>>>

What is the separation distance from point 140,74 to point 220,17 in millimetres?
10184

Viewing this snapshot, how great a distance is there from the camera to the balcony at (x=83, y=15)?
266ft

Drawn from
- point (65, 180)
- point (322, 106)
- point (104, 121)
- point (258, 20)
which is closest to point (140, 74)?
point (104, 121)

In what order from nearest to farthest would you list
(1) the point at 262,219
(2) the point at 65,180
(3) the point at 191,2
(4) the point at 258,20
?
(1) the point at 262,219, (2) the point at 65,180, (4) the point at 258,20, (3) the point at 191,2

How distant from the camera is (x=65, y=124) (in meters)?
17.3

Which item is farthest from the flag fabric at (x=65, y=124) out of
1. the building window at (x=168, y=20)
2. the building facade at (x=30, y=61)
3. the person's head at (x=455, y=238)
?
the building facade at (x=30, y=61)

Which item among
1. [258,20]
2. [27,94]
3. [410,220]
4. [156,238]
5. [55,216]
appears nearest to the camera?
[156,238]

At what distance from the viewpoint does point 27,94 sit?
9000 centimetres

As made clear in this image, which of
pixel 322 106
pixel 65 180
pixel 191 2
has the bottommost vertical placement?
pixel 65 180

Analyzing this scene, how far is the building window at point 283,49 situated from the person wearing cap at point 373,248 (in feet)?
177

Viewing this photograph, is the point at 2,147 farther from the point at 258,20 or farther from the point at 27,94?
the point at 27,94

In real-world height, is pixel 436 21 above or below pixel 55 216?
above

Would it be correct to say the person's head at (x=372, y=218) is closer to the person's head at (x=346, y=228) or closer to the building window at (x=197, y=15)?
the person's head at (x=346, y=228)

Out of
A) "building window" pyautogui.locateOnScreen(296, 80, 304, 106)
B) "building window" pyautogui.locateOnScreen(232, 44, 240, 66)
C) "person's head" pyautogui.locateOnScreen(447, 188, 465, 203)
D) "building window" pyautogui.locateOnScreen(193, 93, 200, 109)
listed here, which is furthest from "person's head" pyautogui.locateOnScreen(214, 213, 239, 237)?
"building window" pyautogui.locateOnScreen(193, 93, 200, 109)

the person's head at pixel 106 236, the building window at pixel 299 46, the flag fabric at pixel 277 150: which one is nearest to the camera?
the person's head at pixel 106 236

<<<

◆ The problem ◆
Print the complete listing again, exactly as it stands.

◆ Task output ◆
What is the separation distance from point 140,74 to point 220,17 in millimetres?
10184

Viewing this snapshot, how great a distance is there from the camera to the balcony at (x=83, y=15)?
266ft

Drawn from
- point (65, 180)
- point (322, 106)
- point (104, 121)
- point (258, 20)
which is closest to point (140, 74)?
point (104, 121)

In what order from nearest to farthest would you list
(1) the point at 262,219
(2) the point at 65,180
(3) the point at 191,2
(4) the point at 258,20
?
(1) the point at 262,219, (2) the point at 65,180, (4) the point at 258,20, (3) the point at 191,2

How distant from the camera is (x=65, y=124) (in meters)?
17.3

Which item is farthest from the flag fabric at (x=65, y=124) out of
1. the building window at (x=168, y=20)
2. the building facade at (x=30, y=61)
3. the person's head at (x=455, y=238)
?
the building facade at (x=30, y=61)

Which item among
1. [258,20]
2. [27,94]
3. [410,220]
4. [156,238]
5. [55,216]
appears nearest to the camera?
[156,238]

At what distance from the viewpoint does point 27,94 sit?
9000 centimetres

As made clear in this image, which of
pixel 322 106
pixel 65 180
pixel 191 2
has the bottommost vertical placement?
pixel 65 180

Analyzing this scene, how far is the building window at point 283,49 situated from the person wearing cap at point 373,248 (in feet)?
177

Viewing this photograph, is the point at 2,147 farther from the point at 258,20 or farther from the point at 27,94?
the point at 27,94

In real-world height, is pixel 436 21 above or below pixel 55 216?
above

Would it be correct to say the person's head at (x=372, y=218) is closer to the person's head at (x=346, y=228) or closer to the building window at (x=197, y=15)?
the person's head at (x=346, y=228)

Out of
A) "building window" pyautogui.locateOnScreen(296, 80, 304, 106)
B) "building window" pyautogui.locateOnScreen(232, 44, 240, 66)
C) "person's head" pyautogui.locateOnScreen(447, 188, 465, 203)
D) "building window" pyautogui.locateOnScreen(193, 93, 200, 109)
listed here, which is furthest from "person's head" pyautogui.locateOnScreen(214, 213, 239, 237)?
"building window" pyautogui.locateOnScreen(193, 93, 200, 109)

the person's head at pixel 106 236, the building window at pixel 299 46, the flag fabric at pixel 277 150: which one is nearest to the camera?
the person's head at pixel 106 236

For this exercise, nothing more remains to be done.